■ Task objective
Return, word for word, the lines that begin with the one containing "If you compare" and end with the one containing "14.9 metres", including both of those lines.

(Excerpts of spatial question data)

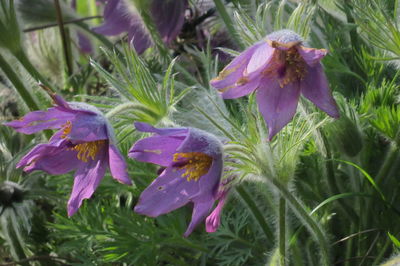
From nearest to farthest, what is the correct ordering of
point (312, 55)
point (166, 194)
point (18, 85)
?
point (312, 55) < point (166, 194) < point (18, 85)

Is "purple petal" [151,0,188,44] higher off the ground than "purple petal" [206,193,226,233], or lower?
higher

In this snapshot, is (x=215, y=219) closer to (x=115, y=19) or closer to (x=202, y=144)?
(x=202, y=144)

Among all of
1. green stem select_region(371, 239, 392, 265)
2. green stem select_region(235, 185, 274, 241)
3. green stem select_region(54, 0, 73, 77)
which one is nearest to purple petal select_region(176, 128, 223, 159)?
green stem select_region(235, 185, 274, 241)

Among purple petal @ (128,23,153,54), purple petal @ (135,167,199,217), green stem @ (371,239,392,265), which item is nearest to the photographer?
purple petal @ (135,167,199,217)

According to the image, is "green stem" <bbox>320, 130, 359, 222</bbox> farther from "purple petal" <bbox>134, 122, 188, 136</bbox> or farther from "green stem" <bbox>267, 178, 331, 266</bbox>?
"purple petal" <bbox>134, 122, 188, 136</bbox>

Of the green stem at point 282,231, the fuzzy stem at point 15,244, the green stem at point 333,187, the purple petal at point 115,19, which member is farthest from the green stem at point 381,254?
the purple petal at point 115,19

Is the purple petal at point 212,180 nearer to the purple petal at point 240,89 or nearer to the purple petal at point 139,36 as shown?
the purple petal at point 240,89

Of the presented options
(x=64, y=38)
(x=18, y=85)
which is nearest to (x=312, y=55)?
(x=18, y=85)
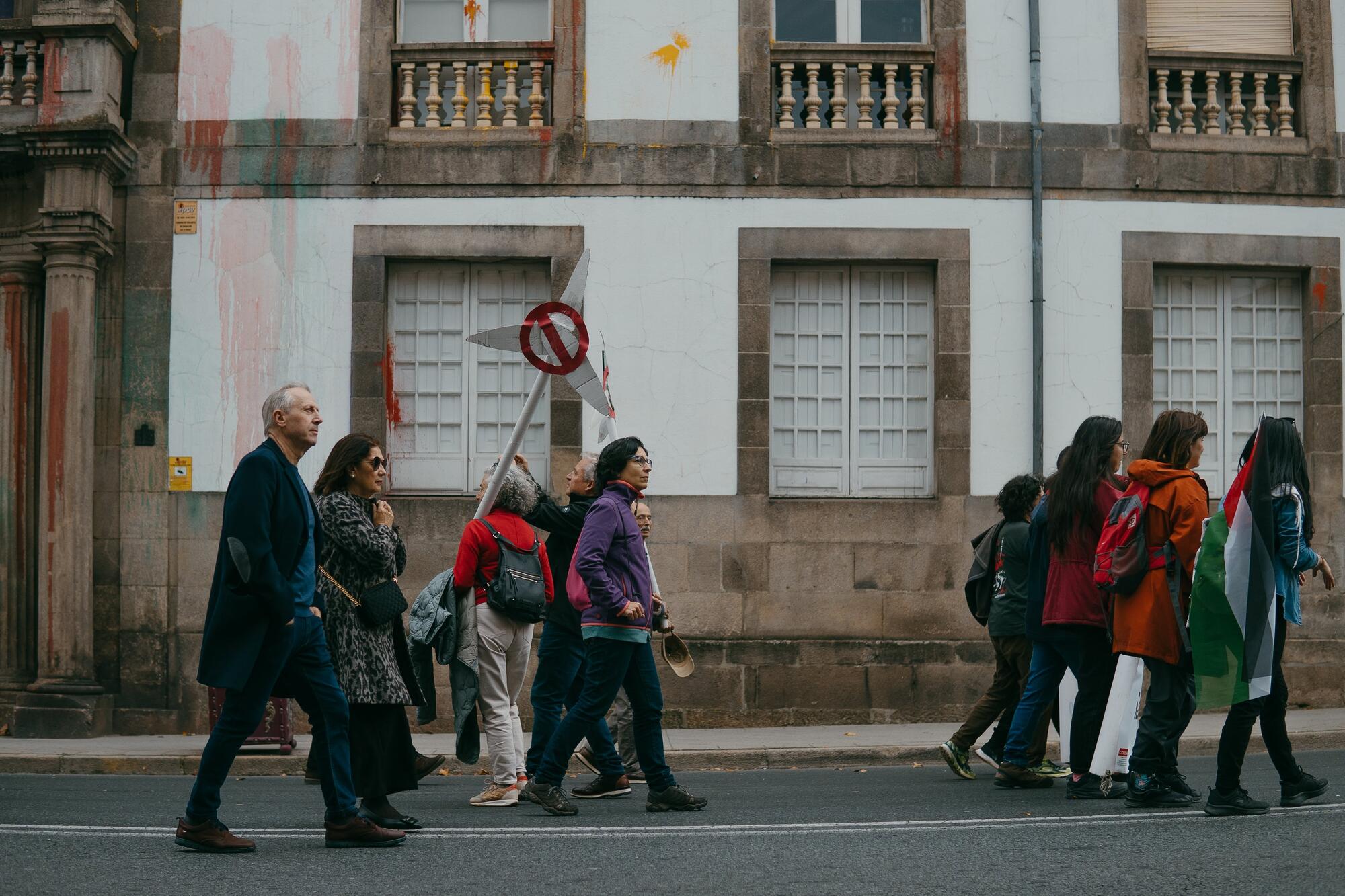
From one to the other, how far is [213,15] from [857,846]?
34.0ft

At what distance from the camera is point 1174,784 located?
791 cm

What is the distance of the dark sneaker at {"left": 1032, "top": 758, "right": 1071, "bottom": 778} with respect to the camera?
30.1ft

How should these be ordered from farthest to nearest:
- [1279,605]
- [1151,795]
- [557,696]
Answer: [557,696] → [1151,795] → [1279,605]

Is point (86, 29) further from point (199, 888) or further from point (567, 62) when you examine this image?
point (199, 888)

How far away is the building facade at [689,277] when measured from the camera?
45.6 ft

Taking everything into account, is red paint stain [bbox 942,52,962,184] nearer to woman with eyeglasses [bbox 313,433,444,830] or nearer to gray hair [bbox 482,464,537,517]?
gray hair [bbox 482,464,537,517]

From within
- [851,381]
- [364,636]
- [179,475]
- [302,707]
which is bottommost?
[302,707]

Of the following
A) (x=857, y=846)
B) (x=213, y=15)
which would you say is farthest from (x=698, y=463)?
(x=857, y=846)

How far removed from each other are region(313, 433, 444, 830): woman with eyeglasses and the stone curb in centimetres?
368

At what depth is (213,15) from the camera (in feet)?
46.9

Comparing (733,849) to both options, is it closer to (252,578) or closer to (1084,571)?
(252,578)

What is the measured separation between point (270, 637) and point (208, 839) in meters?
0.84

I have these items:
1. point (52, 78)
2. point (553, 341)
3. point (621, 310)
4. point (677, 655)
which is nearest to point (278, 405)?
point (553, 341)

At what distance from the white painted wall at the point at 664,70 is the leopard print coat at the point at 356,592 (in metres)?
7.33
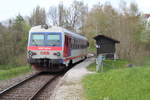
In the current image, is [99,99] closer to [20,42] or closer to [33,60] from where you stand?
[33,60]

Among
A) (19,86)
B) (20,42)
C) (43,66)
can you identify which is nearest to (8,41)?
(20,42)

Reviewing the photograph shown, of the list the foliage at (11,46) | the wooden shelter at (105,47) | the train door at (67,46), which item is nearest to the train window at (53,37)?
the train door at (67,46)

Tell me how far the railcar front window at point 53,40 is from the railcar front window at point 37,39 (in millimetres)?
...
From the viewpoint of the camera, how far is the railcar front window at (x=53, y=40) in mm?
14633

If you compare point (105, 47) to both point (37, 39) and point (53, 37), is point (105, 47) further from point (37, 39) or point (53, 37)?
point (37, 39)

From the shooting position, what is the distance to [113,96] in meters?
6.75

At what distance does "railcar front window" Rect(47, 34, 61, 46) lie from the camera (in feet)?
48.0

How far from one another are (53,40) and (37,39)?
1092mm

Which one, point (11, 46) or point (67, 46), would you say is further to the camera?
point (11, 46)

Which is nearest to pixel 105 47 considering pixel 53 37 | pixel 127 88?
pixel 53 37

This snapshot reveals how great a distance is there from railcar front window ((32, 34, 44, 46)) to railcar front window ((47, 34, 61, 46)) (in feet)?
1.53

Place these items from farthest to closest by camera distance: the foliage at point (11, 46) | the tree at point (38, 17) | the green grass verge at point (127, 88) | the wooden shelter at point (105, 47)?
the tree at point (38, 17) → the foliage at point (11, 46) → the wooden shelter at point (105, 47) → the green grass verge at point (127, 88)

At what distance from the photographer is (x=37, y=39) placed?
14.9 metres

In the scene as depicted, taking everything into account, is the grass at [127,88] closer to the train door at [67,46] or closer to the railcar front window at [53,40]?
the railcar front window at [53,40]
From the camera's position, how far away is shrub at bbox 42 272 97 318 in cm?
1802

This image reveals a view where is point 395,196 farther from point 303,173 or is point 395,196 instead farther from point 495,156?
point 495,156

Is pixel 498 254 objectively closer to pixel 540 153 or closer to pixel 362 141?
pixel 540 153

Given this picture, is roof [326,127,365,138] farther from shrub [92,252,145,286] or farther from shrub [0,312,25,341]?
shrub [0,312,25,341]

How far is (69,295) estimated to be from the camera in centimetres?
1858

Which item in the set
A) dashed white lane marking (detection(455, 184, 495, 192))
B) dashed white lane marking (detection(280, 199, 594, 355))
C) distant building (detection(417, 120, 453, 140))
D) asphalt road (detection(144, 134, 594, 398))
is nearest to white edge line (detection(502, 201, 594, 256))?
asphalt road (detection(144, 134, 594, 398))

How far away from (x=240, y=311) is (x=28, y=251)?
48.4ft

■ Expected answer
If you compare point (105, 47) to both point (37, 39) and point (53, 37), is point (105, 47) further from point (37, 39) or point (53, 37)?
point (37, 39)

From the shooting position, what is the distance to [113,96] in meters?
6.75

At what distance does "railcar front window" Rect(47, 34, 61, 46) lie from the camera (in feet)?
48.0

How far from one another are (53,40) and (37,39)?
1092mm

Which one, point (11, 46) or point (67, 46), would you say is further to the camera?
point (11, 46)

Which is nearest to pixel 105 47 considering pixel 53 37 | pixel 127 88?
pixel 53 37

This snapshot reveals how great a distance is there from railcar front window ((32, 34, 44, 46)) to railcar front window ((47, 34, 61, 46)) (in feet)?
1.53

Place these items from farthest to closest by camera distance: the foliage at point (11, 46) | the tree at point (38, 17) | the green grass verge at point (127, 88) | the wooden shelter at point (105, 47)?
the tree at point (38, 17) → the foliage at point (11, 46) → the wooden shelter at point (105, 47) → the green grass verge at point (127, 88)

At what distance from the photographer is (x=37, y=39) placed?
14.9 metres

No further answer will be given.